Case Study

This notebook shows how to run Debugger's profiling functionality. We use a tutorial from PyTorch website that fine-tunes a pre-trained Mask R-CNN model for instance segmentation on a new dataset: https://pytorch.org/tutorials/intermediate/torchvision_tutorial.html

First let's download the dataset

In [ ]:
! wget https://www.cis.upenn.edu/~jshi/ped_html/PennFudanPed.zip
! unzip PennFudanPed.zip
! mv PennFudanPed entry_point/PennFudanPed

Run single GPU training with profiling enabled

First we define the profiler configuration that instructs Debugger to sample system metrics at 500ms and collect detailed metrics (dataloading times, python profiling, GPU operators...) from step 10 to 12.

In [68]:
from sagemaker.debugger import ProfilerConfig, FrameworkProfile, DetailedProfilingConfig, DataloaderProfilingConfig, PythonProfilingConfig, PythonProfiler

profiler_config = ProfilerConfig(
    system_monitor_interval_millis=100,
    framework_profile_params=FrameworkProfile(
    detailed_profiling_config=DetailedProfilingConfig(
        start_step=10, 
        num_steps=2
        )
    )
)

Next we start the SageMaker training job. Debugger will auomatically apply the necessary configuration in the training script and model, to obtain the profiling data. The instance segmentation model training is defined in train.py. Let's take a look at the training script:

In [2]:
! cat entry_point/train.py
import os
os.system('pip install pycocotools')
import math
import numpy as np
import torch
import torch.utils.data
from PIL import Image
import torchvision
from torchvision.models.detection.faster_rcnn import FastRCNNPredictor
from torchvision.models.detection import FasterRCNN
from torchvision.models.detection.faster_rcnn import FastRCNNPredictor
from torchvision.models.detection.mask_rcnn import MaskRCNNPredictor
from torchvision.models.detection.rpn import AnchorGenerator
from engine import evaluate
import utils
import transforms as T
import smdebug.pytorch as smd
from smdebug import modes

class PennFudanDataset(torch.utils.data.Dataset):
    def __init__(self, root, transforms=None):
        self.root = root
        self.transforms = transforms
        self.imgs = list(sorted(os.listdir(os.path.join(root, "PNGImages"))))
        self.masks = list(sorted(os.listdir(os.path.join(root, "PedMasks"))))
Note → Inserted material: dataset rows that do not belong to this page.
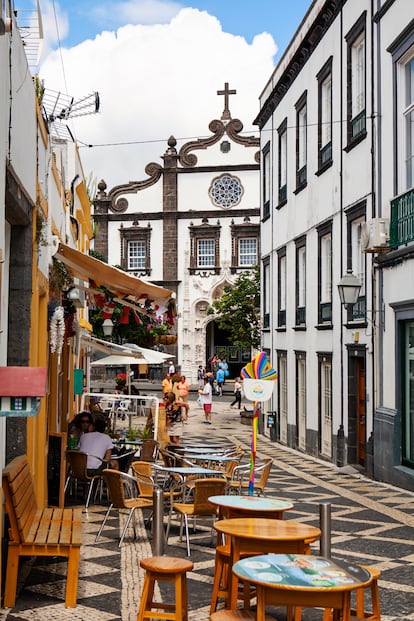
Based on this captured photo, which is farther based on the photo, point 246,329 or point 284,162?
point 246,329

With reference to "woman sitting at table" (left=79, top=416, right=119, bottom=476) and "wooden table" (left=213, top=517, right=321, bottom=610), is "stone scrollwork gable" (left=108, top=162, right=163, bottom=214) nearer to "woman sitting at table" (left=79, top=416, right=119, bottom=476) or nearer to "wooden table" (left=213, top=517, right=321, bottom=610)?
"woman sitting at table" (left=79, top=416, right=119, bottom=476)

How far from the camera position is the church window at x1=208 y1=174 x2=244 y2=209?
4438 cm

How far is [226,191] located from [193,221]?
2.39 meters

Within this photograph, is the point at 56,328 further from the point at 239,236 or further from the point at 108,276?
the point at 239,236

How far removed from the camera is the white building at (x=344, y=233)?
43.3ft

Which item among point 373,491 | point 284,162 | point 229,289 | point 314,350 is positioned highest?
point 284,162

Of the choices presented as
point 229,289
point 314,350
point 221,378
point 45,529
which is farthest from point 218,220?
point 45,529

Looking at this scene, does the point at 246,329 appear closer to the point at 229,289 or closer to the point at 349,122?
the point at 229,289

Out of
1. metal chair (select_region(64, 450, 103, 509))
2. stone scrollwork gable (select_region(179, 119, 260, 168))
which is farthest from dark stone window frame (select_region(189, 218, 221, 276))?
metal chair (select_region(64, 450, 103, 509))

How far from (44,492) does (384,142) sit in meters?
8.06

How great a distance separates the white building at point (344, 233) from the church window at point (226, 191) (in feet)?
66.0

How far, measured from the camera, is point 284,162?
22703 mm

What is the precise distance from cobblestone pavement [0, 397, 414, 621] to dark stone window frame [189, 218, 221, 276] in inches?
1205

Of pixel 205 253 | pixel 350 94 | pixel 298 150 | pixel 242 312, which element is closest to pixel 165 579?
pixel 350 94
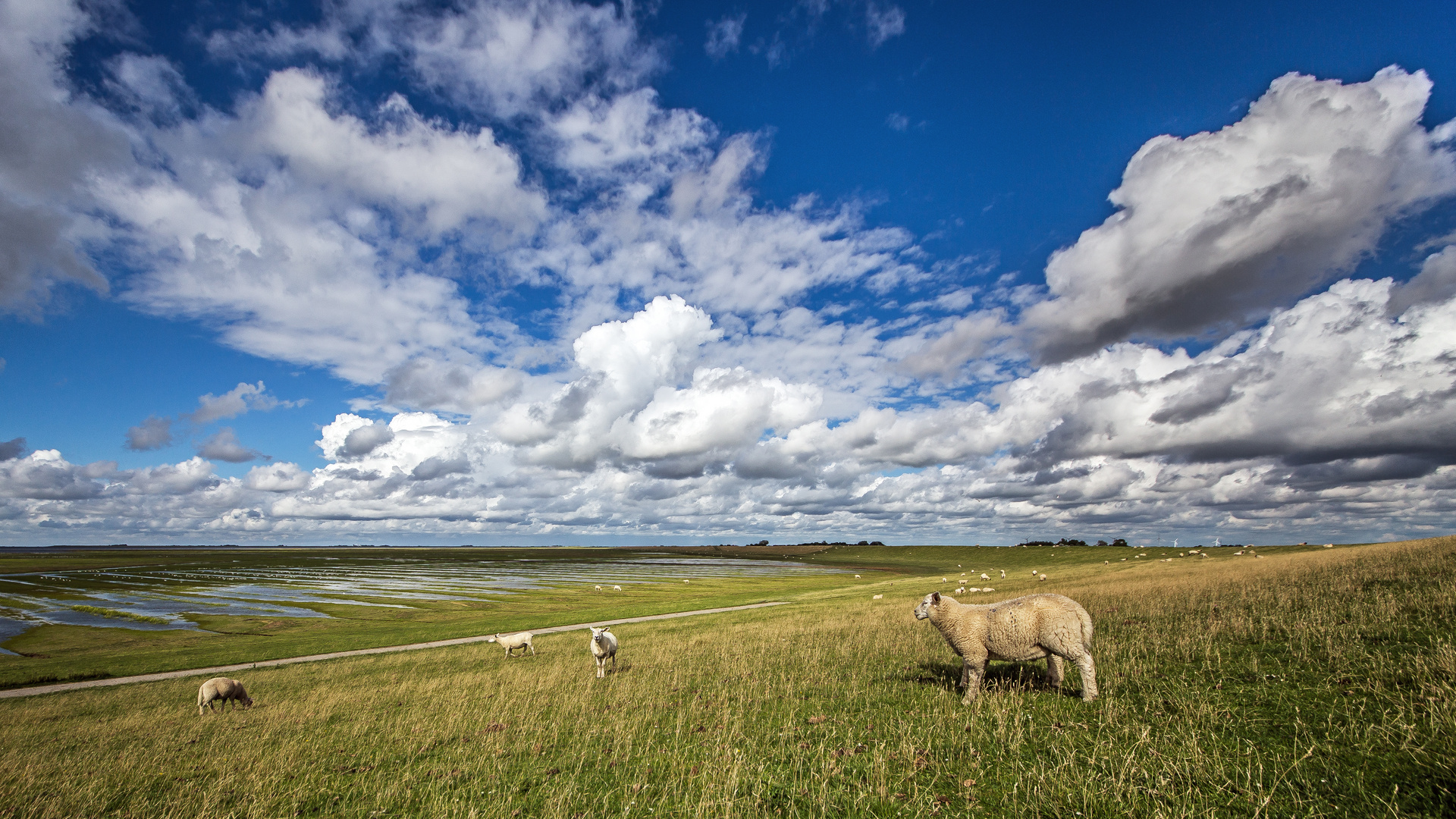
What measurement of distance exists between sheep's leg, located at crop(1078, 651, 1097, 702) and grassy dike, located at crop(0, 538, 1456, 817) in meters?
0.23

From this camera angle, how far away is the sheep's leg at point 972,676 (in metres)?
12.5

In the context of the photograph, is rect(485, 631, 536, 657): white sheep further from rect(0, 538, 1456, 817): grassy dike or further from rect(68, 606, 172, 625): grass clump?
rect(68, 606, 172, 625): grass clump

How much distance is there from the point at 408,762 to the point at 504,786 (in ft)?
12.5

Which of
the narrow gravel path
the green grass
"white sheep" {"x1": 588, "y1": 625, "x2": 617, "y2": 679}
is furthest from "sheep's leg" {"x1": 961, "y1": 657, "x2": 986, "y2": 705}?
the green grass

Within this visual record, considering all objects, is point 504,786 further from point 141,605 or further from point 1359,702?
point 141,605

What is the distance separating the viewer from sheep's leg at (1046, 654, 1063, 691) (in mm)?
12719

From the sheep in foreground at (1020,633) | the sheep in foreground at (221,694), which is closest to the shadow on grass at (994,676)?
the sheep in foreground at (1020,633)

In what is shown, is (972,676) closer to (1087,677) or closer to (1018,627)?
(1018,627)

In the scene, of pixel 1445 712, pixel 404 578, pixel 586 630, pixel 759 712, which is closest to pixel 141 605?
pixel 404 578

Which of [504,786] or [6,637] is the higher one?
[504,786]

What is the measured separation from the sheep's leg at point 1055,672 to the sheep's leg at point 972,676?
5.05ft

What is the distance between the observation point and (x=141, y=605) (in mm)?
A: 79750

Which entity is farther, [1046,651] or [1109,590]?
[1109,590]

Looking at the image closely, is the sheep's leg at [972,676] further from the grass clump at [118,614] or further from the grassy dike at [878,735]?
the grass clump at [118,614]
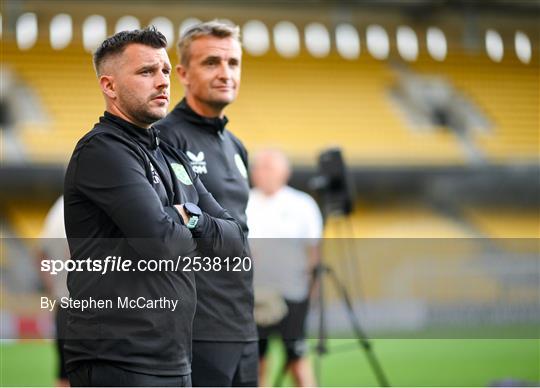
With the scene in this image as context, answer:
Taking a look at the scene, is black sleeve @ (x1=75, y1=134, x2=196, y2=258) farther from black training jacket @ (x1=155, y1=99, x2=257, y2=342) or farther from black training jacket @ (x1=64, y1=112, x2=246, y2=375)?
black training jacket @ (x1=155, y1=99, x2=257, y2=342)

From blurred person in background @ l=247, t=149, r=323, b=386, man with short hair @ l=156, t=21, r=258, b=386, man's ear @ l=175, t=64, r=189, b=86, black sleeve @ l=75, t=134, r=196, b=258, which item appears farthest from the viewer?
blurred person in background @ l=247, t=149, r=323, b=386

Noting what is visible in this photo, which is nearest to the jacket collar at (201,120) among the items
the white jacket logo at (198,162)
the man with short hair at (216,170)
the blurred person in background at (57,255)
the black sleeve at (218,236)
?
the man with short hair at (216,170)

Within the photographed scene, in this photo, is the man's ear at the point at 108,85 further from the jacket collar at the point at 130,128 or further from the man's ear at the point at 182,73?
the man's ear at the point at 182,73

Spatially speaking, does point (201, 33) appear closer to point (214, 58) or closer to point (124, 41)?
point (214, 58)

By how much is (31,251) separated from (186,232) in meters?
11.9

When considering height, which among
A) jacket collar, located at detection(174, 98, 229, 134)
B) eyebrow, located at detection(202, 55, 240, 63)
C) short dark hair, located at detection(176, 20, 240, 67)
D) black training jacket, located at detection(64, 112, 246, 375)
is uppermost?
short dark hair, located at detection(176, 20, 240, 67)

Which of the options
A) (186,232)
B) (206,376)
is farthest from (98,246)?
(206,376)

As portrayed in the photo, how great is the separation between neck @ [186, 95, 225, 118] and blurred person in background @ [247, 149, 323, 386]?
2674 millimetres

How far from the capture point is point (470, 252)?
47.0 feet

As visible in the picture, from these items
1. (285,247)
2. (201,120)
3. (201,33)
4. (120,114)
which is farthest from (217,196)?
(285,247)

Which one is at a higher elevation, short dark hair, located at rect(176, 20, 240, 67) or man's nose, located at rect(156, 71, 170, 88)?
short dark hair, located at rect(176, 20, 240, 67)

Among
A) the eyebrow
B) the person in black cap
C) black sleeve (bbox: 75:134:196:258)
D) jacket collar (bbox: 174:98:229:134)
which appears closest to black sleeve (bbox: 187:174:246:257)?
the person in black cap

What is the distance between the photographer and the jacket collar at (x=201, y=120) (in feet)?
11.2

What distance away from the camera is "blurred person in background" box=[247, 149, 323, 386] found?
596 centimetres
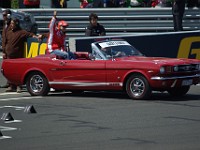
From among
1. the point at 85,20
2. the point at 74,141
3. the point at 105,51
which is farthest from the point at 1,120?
the point at 85,20

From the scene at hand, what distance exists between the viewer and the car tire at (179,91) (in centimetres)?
1662

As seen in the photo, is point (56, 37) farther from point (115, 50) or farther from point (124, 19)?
point (124, 19)

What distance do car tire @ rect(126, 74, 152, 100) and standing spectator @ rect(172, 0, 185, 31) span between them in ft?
36.6

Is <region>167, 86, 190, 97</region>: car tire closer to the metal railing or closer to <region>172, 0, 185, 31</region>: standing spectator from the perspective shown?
<region>172, 0, 185, 31</region>: standing spectator

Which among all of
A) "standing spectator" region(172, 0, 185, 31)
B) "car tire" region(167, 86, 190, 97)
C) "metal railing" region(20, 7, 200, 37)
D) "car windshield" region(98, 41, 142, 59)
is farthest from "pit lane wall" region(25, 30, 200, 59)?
"metal railing" region(20, 7, 200, 37)

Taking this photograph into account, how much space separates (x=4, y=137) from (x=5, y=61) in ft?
21.0

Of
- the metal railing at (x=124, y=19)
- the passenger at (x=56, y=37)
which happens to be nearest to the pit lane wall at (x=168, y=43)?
the passenger at (x=56, y=37)

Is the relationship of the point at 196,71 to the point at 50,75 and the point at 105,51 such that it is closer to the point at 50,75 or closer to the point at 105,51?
the point at 105,51

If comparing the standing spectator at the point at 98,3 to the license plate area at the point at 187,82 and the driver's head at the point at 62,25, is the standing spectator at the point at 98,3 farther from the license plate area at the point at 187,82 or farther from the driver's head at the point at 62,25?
the license plate area at the point at 187,82

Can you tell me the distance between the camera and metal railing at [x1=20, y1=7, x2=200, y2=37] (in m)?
28.4

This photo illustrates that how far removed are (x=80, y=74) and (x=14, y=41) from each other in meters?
2.90

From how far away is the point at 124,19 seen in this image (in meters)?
29.8

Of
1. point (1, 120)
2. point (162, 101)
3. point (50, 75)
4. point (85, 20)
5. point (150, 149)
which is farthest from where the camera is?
point (85, 20)

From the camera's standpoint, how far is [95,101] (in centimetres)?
1627
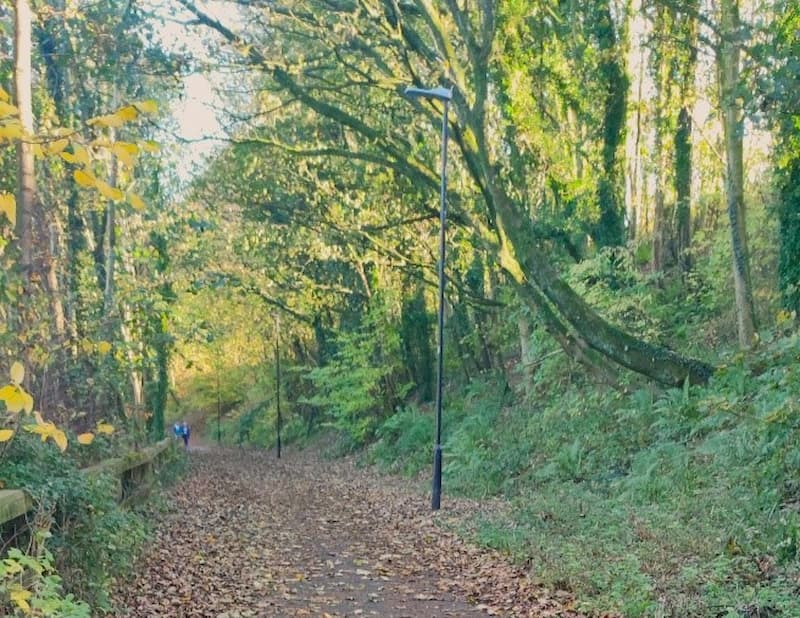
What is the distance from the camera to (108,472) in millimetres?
10086

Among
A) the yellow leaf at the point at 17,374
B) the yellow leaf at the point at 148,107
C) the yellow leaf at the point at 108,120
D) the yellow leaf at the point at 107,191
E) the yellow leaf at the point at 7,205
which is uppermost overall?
the yellow leaf at the point at 148,107

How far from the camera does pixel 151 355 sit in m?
15.6

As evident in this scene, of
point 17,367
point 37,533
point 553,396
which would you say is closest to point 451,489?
point 553,396

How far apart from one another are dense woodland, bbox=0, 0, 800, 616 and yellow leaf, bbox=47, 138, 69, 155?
1 cm

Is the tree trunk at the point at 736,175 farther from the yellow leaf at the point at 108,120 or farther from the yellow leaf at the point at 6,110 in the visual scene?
the yellow leaf at the point at 6,110

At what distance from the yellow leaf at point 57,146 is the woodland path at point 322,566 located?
5.66 m

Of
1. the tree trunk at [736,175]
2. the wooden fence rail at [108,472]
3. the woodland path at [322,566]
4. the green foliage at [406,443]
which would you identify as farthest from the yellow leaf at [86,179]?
the green foliage at [406,443]

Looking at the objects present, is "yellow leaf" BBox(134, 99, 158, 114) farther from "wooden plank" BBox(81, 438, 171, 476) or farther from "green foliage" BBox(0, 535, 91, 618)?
"wooden plank" BBox(81, 438, 171, 476)

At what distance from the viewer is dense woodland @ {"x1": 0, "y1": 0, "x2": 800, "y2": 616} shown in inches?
304

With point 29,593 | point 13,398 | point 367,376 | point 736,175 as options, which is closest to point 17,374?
point 13,398

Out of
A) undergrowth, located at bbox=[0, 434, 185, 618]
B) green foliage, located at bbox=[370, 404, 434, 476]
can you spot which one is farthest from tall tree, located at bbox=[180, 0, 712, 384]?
green foliage, located at bbox=[370, 404, 434, 476]

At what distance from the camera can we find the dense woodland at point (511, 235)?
7715 millimetres

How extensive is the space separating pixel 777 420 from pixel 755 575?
3.09 m

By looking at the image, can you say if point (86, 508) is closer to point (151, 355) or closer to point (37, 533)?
point (37, 533)
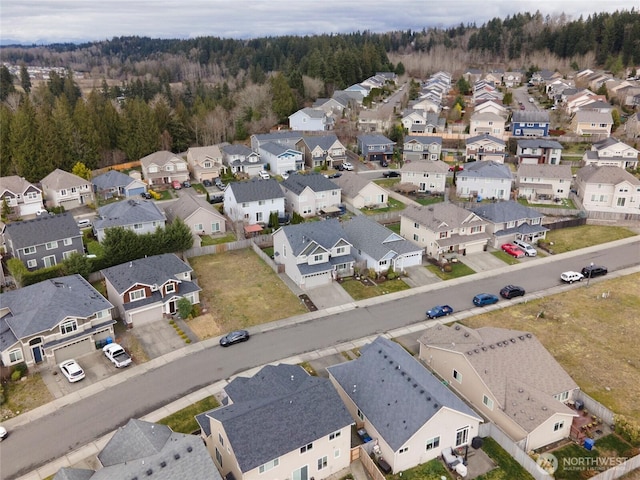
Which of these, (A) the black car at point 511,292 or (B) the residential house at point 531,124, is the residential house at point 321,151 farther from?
(A) the black car at point 511,292

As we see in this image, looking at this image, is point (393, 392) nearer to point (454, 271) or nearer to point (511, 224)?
point (454, 271)

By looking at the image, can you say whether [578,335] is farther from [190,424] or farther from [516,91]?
[516,91]

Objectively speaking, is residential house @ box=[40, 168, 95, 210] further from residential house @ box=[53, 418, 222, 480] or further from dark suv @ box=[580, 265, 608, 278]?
dark suv @ box=[580, 265, 608, 278]

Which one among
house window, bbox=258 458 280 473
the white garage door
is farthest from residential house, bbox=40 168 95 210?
house window, bbox=258 458 280 473

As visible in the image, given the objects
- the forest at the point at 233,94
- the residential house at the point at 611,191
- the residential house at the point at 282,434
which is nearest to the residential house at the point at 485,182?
the residential house at the point at 611,191

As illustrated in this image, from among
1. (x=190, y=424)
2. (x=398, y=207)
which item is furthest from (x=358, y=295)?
(x=398, y=207)

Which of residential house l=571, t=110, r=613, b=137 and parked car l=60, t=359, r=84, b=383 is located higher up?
residential house l=571, t=110, r=613, b=137

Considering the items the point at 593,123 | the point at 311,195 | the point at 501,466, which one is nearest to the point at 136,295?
the point at 311,195
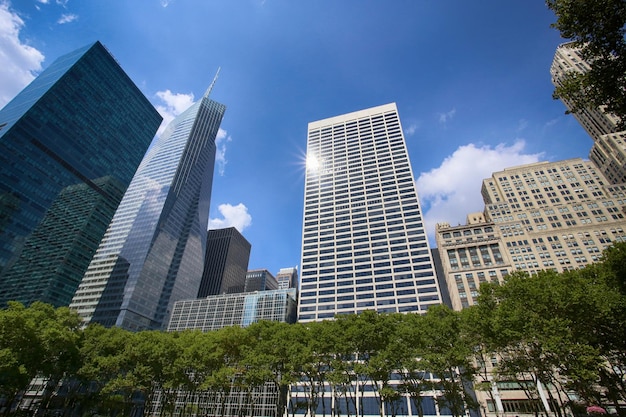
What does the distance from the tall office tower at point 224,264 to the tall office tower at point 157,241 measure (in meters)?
23.6

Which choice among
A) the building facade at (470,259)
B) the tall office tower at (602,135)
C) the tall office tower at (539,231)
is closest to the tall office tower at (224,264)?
the building facade at (470,259)

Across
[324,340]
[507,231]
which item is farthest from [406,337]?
[507,231]

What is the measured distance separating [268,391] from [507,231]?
290 feet

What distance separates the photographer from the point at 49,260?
97.6 m

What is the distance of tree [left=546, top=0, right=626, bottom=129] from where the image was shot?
16.7 meters

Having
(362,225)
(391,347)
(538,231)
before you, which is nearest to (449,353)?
(391,347)

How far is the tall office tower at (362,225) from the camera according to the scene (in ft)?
289

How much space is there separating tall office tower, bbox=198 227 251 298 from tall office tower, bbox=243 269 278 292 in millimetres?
5330

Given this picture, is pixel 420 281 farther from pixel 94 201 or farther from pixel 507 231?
pixel 94 201

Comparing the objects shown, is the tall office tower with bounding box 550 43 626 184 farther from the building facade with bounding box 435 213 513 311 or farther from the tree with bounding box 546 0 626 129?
the tree with bounding box 546 0 626 129

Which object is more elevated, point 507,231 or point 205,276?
point 205,276

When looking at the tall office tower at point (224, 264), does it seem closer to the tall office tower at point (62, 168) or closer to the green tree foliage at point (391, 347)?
the tall office tower at point (62, 168)

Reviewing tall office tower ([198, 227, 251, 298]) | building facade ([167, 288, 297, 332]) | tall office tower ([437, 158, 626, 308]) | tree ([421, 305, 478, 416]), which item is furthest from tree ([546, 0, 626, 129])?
tall office tower ([198, 227, 251, 298])

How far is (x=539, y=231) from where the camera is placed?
90.1 meters
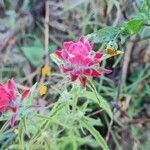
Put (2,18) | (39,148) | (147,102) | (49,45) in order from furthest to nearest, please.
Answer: (2,18), (49,45), (147,102), (39,148)

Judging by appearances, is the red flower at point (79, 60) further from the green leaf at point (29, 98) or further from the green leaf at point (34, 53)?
the green leaf at point (34, 53)

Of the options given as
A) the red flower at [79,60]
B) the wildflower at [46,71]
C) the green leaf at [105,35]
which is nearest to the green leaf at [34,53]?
the wildflower at [46,71]

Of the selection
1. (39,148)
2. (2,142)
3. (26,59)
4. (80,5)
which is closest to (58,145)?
(39,148)

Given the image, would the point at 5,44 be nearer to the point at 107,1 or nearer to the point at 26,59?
the point at 26,59

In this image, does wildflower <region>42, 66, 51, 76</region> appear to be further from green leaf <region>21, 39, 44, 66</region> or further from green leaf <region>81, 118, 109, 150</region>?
green leaf <region>81, 118, 109, 150</region>

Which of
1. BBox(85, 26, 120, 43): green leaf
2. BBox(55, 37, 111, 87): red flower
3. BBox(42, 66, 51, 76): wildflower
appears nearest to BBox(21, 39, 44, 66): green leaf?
BBox(42, 66, 51, 76): wildflower
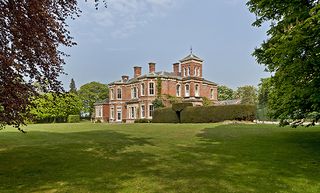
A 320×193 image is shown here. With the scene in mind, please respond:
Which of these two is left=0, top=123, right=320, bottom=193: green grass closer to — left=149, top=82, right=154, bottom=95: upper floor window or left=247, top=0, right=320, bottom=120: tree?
left=247, top=0, right=320, bottom=120: tree

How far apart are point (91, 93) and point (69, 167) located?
7694cm

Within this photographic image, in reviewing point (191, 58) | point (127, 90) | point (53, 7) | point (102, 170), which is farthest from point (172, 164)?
point (127, 90)

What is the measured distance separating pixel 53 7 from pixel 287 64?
8013 mm

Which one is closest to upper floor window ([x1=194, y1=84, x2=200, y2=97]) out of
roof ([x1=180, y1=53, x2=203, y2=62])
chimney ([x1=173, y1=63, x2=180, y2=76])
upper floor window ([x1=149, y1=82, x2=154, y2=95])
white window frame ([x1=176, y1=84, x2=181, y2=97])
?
white window frame ([x1=176, y1=84, x2=181, y2=97])

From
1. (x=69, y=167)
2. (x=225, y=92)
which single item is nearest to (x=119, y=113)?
(x=225, y=92)

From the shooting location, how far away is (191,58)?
47375 mm

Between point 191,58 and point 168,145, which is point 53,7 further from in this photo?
point 191,58

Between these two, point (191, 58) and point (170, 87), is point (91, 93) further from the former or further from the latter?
point (191, 58)

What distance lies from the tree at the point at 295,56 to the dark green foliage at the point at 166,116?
75.4 feet

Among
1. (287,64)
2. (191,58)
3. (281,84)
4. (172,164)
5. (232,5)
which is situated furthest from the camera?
(191,58)

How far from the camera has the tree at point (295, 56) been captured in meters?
9.77

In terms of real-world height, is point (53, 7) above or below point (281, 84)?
above

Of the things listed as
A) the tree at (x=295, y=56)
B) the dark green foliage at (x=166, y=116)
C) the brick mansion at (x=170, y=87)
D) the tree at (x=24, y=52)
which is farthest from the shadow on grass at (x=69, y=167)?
the brick mansion at (x=170, y=87)

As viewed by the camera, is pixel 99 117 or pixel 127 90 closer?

    def __getitem__(self, idx):
        # load images ad masks
        img_path = os.path.join(self.root, "PNGImages", self.imgs[idx])
        mask_path = os.path.join(self.root, "PedMasks", self.masks[idx])
        img = Image.open(img_path).convert("RGB")
        mask = Image.open(mask_path)

        mask = np.array(mask)
        obj_ids = np.unique(mask)
        obj_ids = obj_ids[1:]

        masks = mask == obj_ids[:, None, None]

        num_objs = len(obj_ids)
        boxes = []
        for i in range(num_objs):
            pos = np.where(masks[i])
            xmin = np.min(pos[1])
            xmax = np.max(pos[1])
            ymin = np.min(pos[0])
            ymax = np.max(pos[0])
            boxes.append([xmin, ymin, xmax, ymax])

        boxes = torch.as_tensor(boxes, dtype=torch.float32)
        labels = torch.ones((num_objs,), dtype=torch.int64)
        masks = torch.as_tensor(masks, dtype=torch.uint8)

        image_id = torch.tensor([idx])
        area = (boxes[:, 3] - boxes[:, 1]) * (boxes[:, 2] - boxes[:, 0])
        iscrowd = torch.zeros((num_objs,), dtype=torch.int64)

        target = {}
        target["boxes"] = boxes
        target["labels"] = labels
        target["masks"] = masks
        target["image_id"] = image_id
        target["area"] = area
        target["iscrowd"] = iscrowd

        if self.transforms is not None:
            img, target = self.transforms(img, target)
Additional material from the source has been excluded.